C'est vrai! C'est ce que j'ai fait. Et tu sais quoi, c'est encore ce que je fais. Pas ma femme, mais mes enfants, oui. Je ne suis pas aveugle. Je sais bien que mon absence crée un vide. Mais lorsqu'ils partiront, mes enfants créerons aussi un vide. Je n'essaie pas de ma cacher ou me justifier. J'essaie seulement de trouver une réponse acceptable. Il n'y en a peut-être pas, selon toi.
"...Je crois que c'est pire que la mort. Je n'aurais jamais imaginé que cela provoque de tels sentiments d'abandon et de tristesse ..."
Ma femme a perdu sa mère alors qu'elle était en pré-adolescence. Il y a donc une trentaine d'années ce cela. Et tu sais quoi? Elle ne s'en est pas tout à fait remise. Et tu sais pourquoi?
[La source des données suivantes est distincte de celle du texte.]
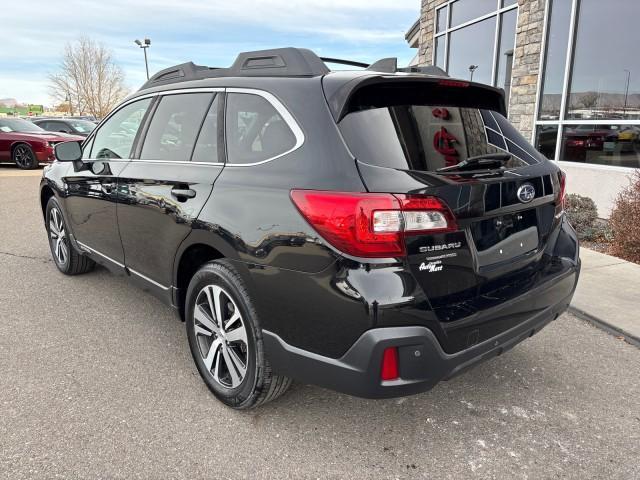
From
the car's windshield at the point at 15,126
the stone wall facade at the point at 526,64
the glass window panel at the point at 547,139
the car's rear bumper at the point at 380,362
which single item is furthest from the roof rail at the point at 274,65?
the car's windshield at the point at 15,126

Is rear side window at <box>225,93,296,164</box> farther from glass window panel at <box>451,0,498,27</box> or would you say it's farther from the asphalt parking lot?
glass window panel at <box>451,0,498,27</box>

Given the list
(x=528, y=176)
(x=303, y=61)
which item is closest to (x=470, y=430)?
(x=528, y=176)

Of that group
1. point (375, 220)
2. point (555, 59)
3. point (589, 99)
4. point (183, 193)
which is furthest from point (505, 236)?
point (555, 59)

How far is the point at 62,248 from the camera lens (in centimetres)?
487

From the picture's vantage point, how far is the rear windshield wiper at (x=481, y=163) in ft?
7.19

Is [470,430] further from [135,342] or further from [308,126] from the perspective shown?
[135,342]

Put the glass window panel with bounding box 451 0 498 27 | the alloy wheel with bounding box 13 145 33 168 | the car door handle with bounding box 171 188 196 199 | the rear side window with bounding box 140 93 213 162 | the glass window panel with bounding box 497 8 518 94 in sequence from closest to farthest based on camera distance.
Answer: the car door handle with bounding box 171 188 196 199 < the rear side window with bounding box 140 93 213 162 < the glass window panel with bounding box 497 8 518 94 < the glass window panel with bounding box 451 0 498 27 < the alloy wheel with bounding box 13 145 33 168

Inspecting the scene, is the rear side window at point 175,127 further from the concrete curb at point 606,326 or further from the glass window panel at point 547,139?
the glass window panel at point 547,139

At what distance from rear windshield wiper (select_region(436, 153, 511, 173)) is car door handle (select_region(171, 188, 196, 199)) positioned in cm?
131

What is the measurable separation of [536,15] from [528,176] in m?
7.32

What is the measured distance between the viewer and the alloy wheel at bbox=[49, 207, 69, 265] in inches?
188

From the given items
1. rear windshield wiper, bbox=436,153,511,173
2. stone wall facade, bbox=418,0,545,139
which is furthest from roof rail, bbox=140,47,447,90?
stone wall facade, bbox=418,0,545,139

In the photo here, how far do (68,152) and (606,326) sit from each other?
14.5 feet

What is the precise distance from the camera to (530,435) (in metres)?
2.47
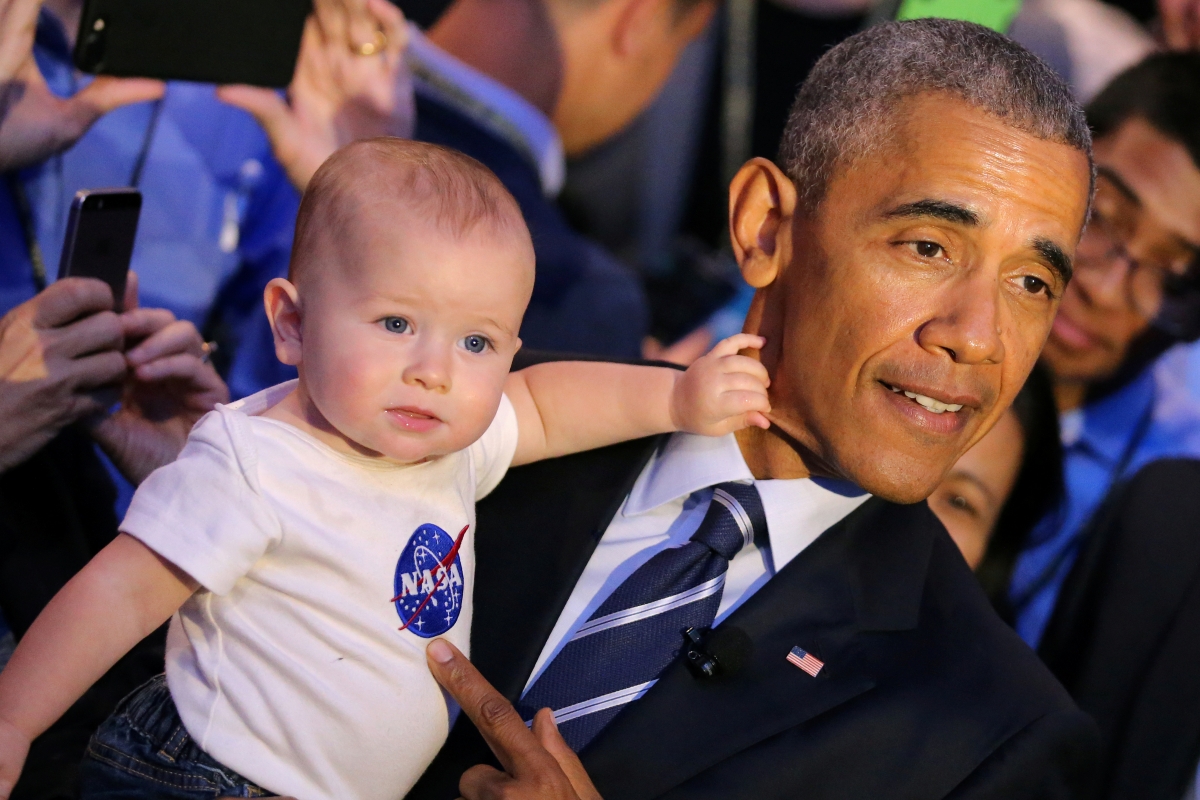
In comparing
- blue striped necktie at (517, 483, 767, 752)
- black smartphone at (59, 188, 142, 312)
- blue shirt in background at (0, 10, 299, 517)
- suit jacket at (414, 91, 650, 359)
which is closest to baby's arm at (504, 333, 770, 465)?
blue striped necktie at (517, 483, 767, 752)

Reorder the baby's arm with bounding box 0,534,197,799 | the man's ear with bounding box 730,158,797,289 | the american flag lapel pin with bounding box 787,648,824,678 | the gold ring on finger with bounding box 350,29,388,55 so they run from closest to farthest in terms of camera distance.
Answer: the baby's arm with bounding box 0,534,197,799 < the american flag lapel pin with bounding box 787,648,824,678 < the man's ear with bounding box 730,158,797,289 < the gold ring on finger with bounding box 350,29,388,55

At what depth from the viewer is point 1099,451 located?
350 centimetres

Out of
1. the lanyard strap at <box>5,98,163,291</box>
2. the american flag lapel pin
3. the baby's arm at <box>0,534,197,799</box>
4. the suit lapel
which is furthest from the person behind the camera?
the lanyard strap at <box>5,98,163,291</box>

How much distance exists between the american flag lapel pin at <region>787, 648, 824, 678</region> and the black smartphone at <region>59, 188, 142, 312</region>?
152 cm

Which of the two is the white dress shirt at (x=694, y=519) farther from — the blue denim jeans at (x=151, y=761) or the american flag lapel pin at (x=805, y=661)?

Parce qu'elle n'a pas réellement vécu son deuil. Tu sais, dans les dernières années de notre vie commune, la seule peine qu'elle avait et qui me mettait tout à l'envers, c'était lorsqu'elle me disait: "Ma mère me manque tellement". C'était tout à fait déchirant. Combien aurait-elle donné pour pouvoir lui parler ne serait-ce qu'une seule fois encore. Alors je t'en supplie. Ne viens pas me dire que la séparation c'est pire que la mort. Moi, mes enfants peuvent toujours me parler.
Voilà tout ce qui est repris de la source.